Thanks god...we dont need another one.


----------



## Mark_325i (May 1, 2003)

> I am stupid


----------



## BlackChrome (Nov 16, 2003)

Our e46s don't have one but Honda just added it to the 2005 Accord. I can't wait when people call us to ask why their 'fuel door light' is on! No one reads their manual anymore!


----------



## Salvator (Oct 14, 2003)

yamato said:


> I dont think we have this warning light or warning of any sort, do we?
> 
> It has happened to me two times I forgot to close the fuel door. One time I found out so late that the hanging fuel cap was flying back and forth around the fuel door when I already went up on a highway.. I am stupid. :tsk:


If you leave the cap off long enough, it should show up as a fuel system fault, which will turn on your "loose gas cap" light or your "check engine" light, depending upon model year... Better just to double check your cap, going forward... Should be able to spot it in your passenger mirror, if it's not too dark out... :thumbup:


----------



## yamato (Feb 11, 2003)

Salvator said:


> If you leave the cap off long enough, it should show up as a fuel system fault, which will turn on your "loose gas cap" light or your "check engine" light, depending upon model year... Better just to double check your cap, going forward... Should be able to spot it in your passenger mirror, if it's not too dark out... :thumbup:


interesting about the 'check engine' light.

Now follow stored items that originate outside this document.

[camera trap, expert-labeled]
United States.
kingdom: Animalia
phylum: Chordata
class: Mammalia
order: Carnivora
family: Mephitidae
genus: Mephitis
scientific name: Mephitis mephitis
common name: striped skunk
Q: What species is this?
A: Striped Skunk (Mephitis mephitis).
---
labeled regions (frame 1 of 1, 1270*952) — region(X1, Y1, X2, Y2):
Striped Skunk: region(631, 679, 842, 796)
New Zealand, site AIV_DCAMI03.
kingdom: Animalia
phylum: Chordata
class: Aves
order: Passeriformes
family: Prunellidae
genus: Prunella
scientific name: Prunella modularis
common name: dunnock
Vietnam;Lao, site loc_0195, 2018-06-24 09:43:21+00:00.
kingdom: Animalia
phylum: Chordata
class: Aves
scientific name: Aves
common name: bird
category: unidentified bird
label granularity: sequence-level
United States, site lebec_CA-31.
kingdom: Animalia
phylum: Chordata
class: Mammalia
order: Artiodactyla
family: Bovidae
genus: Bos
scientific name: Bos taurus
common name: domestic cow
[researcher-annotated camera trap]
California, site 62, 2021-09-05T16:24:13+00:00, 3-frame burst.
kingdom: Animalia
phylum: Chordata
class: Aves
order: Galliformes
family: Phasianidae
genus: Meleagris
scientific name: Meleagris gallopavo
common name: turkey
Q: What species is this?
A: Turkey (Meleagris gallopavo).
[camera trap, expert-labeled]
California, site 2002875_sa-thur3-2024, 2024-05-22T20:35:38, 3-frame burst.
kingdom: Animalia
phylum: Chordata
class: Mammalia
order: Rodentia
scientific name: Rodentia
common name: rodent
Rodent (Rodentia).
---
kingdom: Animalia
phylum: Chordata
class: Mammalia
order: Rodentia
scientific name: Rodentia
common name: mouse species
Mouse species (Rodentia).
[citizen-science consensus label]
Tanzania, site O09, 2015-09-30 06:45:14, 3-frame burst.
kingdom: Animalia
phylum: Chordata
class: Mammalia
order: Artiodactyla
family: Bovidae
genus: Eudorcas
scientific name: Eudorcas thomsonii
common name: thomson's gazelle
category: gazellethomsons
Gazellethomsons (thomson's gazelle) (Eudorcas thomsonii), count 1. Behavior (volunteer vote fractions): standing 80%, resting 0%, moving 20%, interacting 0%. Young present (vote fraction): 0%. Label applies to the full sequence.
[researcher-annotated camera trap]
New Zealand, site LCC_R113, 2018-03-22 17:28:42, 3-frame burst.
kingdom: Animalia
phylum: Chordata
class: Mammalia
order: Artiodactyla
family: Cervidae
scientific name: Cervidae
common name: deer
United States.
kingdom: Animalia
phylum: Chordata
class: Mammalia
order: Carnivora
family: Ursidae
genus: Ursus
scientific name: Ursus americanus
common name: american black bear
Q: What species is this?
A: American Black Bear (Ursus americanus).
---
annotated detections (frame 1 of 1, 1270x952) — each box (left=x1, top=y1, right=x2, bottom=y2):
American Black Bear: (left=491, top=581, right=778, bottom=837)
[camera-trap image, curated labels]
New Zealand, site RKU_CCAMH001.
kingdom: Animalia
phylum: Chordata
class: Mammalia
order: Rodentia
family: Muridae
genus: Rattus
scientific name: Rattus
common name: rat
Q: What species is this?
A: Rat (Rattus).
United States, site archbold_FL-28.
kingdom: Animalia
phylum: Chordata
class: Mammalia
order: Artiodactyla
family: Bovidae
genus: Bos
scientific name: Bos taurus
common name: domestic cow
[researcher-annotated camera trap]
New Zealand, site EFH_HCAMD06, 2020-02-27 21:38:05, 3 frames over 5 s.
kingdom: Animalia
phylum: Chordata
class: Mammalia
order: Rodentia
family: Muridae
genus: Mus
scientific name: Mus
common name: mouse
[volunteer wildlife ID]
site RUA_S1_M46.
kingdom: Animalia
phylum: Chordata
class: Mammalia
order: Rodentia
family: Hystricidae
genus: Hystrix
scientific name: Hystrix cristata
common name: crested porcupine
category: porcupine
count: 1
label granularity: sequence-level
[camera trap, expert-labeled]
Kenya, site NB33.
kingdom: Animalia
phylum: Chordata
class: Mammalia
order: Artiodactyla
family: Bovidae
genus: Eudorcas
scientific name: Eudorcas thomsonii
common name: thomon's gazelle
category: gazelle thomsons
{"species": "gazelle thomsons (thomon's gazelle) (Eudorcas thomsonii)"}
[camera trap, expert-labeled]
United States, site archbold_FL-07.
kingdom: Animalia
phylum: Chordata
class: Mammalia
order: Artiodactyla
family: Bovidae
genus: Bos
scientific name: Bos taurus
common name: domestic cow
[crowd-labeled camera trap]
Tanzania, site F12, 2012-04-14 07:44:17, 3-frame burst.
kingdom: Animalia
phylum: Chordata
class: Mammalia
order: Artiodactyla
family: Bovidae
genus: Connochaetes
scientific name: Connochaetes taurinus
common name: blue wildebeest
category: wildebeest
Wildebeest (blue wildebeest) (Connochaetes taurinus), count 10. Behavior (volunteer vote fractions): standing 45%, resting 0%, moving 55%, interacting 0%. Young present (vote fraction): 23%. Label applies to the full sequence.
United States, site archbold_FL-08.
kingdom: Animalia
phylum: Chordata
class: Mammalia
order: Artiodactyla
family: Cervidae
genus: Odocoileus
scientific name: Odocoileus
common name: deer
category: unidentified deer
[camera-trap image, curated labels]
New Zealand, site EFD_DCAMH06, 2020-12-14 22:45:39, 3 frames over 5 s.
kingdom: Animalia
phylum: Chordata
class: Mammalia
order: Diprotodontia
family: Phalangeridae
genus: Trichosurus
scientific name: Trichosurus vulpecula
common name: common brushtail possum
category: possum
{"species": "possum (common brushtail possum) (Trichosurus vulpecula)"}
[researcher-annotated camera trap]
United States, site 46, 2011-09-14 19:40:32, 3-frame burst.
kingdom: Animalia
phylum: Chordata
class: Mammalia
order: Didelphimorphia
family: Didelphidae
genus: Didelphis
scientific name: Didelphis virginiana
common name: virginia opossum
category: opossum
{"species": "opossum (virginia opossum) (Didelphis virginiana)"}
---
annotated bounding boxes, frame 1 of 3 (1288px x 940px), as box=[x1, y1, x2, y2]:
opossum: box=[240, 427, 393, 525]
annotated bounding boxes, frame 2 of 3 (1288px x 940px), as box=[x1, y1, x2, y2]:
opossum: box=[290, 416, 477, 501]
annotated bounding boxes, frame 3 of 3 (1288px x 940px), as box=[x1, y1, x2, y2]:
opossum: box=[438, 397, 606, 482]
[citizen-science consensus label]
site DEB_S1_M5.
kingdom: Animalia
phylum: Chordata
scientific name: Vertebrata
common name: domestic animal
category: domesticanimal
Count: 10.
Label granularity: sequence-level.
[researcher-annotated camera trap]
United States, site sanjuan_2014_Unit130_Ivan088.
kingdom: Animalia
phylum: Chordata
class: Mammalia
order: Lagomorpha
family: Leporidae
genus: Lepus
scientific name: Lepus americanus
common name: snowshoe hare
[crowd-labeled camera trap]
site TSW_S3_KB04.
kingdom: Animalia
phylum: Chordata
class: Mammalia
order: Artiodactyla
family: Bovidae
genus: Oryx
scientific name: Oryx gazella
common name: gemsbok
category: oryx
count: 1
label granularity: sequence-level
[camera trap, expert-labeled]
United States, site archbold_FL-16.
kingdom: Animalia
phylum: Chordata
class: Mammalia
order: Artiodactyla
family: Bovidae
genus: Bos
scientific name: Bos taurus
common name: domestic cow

I don't think i would have this problem if i remember to double check. Problem is I am usually so concentrated when I remove the nozzle from the fuel tank to avoid any spillage.

I couldn't see the fuel door from the rear mirror the last time I checked. I was wondering it was the fuel cap when I heard noises from the back. I looked at the mirror and it was all clear. Later I found the fill door was closed (by the wind), the fuel cap was hanging around. Maybe it was just too dark I didn't see it.


----------



## Salvator (Oct 14, 2003)

yamato said:


> interesting about the 'check engine' light.


My bad... it's the "Service Engine Soon" light on my car... here is what my owner's manual says:

"Close the fuel cap carefully after refueling until a "click" is heard. While closing, be sure not to squeeze the strap which is fastened to the cap. A loose or missing cap will activate the Service Engine Soon warning lamp."


----------



## yamato (Feb 11, 2003)

Salvator said:


> My bad... it's the "Service Engine Soon" light on my car... here is what my owner's manual says:
> 
> "Close the fuel cap carefully after refueling until a "click" is heard. While closing, be sure not to squeeze the strap which is fastened to the cap. A loose or missing cap will activate the Service Engine Soon warning lamp."


YES! Thanks. I read thru the manual once before delivery and I do remember something is mentioned about the fuel cap. I think what you quoted is the section I tried to remember. Since it says "WILL activate", I guess it will take a long time before it gets activated. My Service Engine Soon lamp was not activited when I left the fuel cap open.


----------